Andrew Bower, Ph.D., a postdoctoral fellow in the Clinical and Translational Imaging Section (CTIS) at the National Eye Institute, plans to use his K99/R00 Pathway to Independence Award to study the function of retinal cells using adaptive optics (AO), a technology that enables an unprecedented view of live cell interactions in the retina.
AO enhances the resolution of retinal images captured through common noninvasive techniques, such as scanning laser ophthalmoscopy and optical coherence tomography. Without AO, the eye’s cornea, lens, and vitreous gel distort images produced with these light-based techniques. Using a series of mirrors and computational algorithms, AO corrects for light distortions, enabling scientists to image retinal cells in significantly greater detail.
“Up until now, we've primarily used adaptive optics to see cellular structures. I’m hoping to start using it to get at cellular function,” he said. “The pigments inside retinal cells help us see contrast inside retinal cells when using adaptive optics. Pigment dynamics -- their accumulation and depletion -- are also an indicator of cellular function”.
Specifically, he plans to study in living humans the function of intracellular pigment dynamics in the retinal pigment epithelium, a layer of tissue that nourishes and supports the retina’s light-sensing photoreceptors. In leading causes of blindness such as age-related macular degeneration, RPE cells die, which leads to the death of photoreceptors and resulting vision loss.
After earning his doctorate in electrical and computer engineering at the University of Illinois at Urbana-Champaign, Bower was recruited by CTIS senior investigator, Johnny Tam, Ph.D., to come to NEI in 2019 as a postdoc to help design and build a second-generation AO system from the ground up.
“I've been super fortunate that Dr. Tam has built some great collaborations with world-class researchers outside of NIH. That’s been enormously helpful for getting the AO system up and running and tweaking it day by day,” said Bower, who will be a research fellow in CTIS upon receiving his K99/R00 award later this year.

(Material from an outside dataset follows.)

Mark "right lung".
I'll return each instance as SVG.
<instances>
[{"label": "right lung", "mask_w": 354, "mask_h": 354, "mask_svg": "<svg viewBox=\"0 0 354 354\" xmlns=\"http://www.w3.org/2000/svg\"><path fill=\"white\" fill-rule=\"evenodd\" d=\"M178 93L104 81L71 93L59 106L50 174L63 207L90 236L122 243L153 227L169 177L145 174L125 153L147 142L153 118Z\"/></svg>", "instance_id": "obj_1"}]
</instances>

“When I first came here, the AO system [which was to become CTIS’s second] was basically a table with cloth hanging over it. And now it's just this crazy system with mirrors and lenses everywhere. It was extremely exciting to see that from the very beginning to now where we are regularly imaging patients visiting the NEI eye clinic,” he said.
K99/R00 application tips
The K99/R00 provides a runway for postdocs seeking to transition from mentored positions to tenure track positions at academic institutions in the U.S. It does so by packing two phases into the same award: 1 to 2 years of support for a mentored phase (K99), followed by up to 3 years of support for independent research (R00).
Bower attributes his success in attaining a K99/R00 to getting an early start on the application process and seeking advice from others who had successfully applied. “There’s a network of K99/R00 trainees at NIH who can offer a ton of advice about the application process. Their advice helped me enormously in crafting a stronger application the second time around,” he said.
Another tip: “Give yourself enough time to apply more than once.” There are three submission dates annually, and the whole process of submitting once and then resubmitting can take over a year. “Start thinking about applying soon after your postdoc begins.” Applicants must already be in a mentored position, and they must have no more than 4 years of postdoc research experience at the time of their initial or subsequent resubmitted application.
“Don’t get discouraged if you’re not selected the first time you apply,” he added. Depending on the institute, success rates range from 13% to 36%.